The Hood Maker is the opening episode of Electric Dreams, an anthology series based on Philip K Dick’s stories. This one is loosely based on Mr Dick’s story of the same name, with enough changed to promote an eye-rolling “relevant in the horrible, horrible days of Orange Man Bad” message that ends up making zero sense at all.

Set in a dystopian future, we have a totalitarian government that employ telepathic people, or “Teeps”, to basically mind rape criminals as well as dissidents into submission. For the Teeps, who have colored facial markings here because people watching TV are too stupid to detect nuances and subtlety – this is not a good thing because they relive the often horrifying things they had gleaned in the minds of often very bad people for a long time. Also, they aren’t paid well or even respected, as they are confined to ghettos.

And then, trouble begins when a mysterious person called thee Hood Maker begins disseminating specially-made hoods that protect ordinary humans from being mind probed by people. And then, the Teeps decide to revolt… Thrust into this mess are Agent Ross and a Teep, Honor. To Honor, Ross is a pleasant surprise – unlike other humans, he is infallibly kind and respectful to her, and his mind is also peaceful and quiet, a novelty that she craves in a world where there is little filter against stray thoughts and worse. Is her trust in him well-placed, however, as her people and his begin to clash violently?

The good thing about this episode is the two lead actors. Mr Madden is so pretty, and he plays the woobie Agent Mulder to her more wary Agent Scully very well. The chemistry is sweet and natural, and I personally won’t mind if someone made a TV series about these two characters.

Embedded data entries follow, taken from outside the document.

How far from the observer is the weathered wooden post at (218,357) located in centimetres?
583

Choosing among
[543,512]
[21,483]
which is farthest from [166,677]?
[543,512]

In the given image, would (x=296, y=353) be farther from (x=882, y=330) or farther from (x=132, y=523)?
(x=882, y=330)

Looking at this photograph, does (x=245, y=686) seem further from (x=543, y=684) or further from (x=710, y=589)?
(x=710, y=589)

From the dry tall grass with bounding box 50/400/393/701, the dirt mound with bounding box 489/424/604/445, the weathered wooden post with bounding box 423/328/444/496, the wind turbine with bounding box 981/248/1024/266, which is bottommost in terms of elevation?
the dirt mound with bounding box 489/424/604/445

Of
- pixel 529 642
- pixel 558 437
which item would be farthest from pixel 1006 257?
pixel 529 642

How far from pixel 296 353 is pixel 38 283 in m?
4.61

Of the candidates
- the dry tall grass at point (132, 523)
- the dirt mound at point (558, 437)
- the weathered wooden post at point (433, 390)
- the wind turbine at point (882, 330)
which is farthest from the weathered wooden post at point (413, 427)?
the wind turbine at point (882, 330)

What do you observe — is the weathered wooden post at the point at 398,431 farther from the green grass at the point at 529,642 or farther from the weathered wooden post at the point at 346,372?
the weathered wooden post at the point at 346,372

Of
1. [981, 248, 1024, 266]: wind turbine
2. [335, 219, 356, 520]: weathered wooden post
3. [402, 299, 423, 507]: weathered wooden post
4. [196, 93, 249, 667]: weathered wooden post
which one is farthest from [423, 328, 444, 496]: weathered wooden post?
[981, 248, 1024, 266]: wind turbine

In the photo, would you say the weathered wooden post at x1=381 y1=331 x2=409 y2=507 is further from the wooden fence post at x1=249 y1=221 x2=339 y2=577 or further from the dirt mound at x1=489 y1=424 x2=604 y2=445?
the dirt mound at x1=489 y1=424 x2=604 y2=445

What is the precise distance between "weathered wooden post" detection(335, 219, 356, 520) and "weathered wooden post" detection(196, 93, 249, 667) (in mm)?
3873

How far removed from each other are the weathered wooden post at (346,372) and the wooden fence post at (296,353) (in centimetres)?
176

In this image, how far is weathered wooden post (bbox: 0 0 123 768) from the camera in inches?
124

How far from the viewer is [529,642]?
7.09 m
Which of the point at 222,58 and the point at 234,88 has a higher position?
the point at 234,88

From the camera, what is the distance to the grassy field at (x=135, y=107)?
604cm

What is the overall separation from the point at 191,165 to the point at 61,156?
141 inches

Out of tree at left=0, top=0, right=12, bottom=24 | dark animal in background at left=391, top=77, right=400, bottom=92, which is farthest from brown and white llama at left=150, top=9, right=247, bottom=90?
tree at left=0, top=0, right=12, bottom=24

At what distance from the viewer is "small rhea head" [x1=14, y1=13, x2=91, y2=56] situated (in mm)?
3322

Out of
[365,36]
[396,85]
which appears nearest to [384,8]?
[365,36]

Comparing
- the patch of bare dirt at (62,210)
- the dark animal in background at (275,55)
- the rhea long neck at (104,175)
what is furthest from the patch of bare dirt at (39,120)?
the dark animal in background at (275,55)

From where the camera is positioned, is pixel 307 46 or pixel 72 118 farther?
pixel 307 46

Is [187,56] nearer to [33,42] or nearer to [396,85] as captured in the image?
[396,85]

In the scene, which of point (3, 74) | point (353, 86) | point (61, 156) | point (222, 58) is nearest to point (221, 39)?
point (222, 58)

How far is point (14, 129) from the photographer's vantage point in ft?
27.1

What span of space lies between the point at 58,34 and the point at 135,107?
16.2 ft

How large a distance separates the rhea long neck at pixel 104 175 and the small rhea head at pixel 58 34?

However, nothing in this re-imagined version of the original story makes sense. Why am I supposed to sympathize with the Teeps again, when they turn out to be a destructive, merciless faction as bad as they claim the oppressors to be? If the episode had let me make up my mind as to which side I would root for – or not – that will be fine, but no, Matthew Graham’s script imagines that the Teeps are the X-Men so I am supposed to blindly root for them. Sorry, what I see here puts me squarely on Team Hoodie – if I were a human in that time, give me a hood STAT.

In fact, the denouement, which is supposed to make me root for Honor, has me actively disliking her for the first time in the entire episode. There is a bigger picture here, a greater good or bad to think about, but she is all about “Oh! Me! It’s all about me!” in a most eye-rolling manner. Give me a break. In that moment, she reveals her cards: if you want her love and affection, you must let her mind-rape you so that there is nothing you can hide from her, even as she is perfectly fine with keeping secrets from you. With such an attitude, that creature can eff off. Seriously, give me a hood.

Also, the basic premise makes little sense. If the Teeps were so powerful in the first place, why aren’t they in charge? Now, you can argue that this same logic, or the lack of it, can apply to anything X-Men, but at least those stories make an effort to say that the mutants are outnumbered, or most are captured and taken into custody when they were kids. Here, though, it boggles the mind as to how the Teeps can read normal people’s mind and yet still live under their tyranny. Surely they can easily outwit the silly humans without breaking a sweat?

Anyway, I am giving this episode three oogies mostly because it’s still watchable despite being fundamentally flawed in so many ways, and the lead actor brings on so much pretty here. Let’s see how the rest of the series will play out.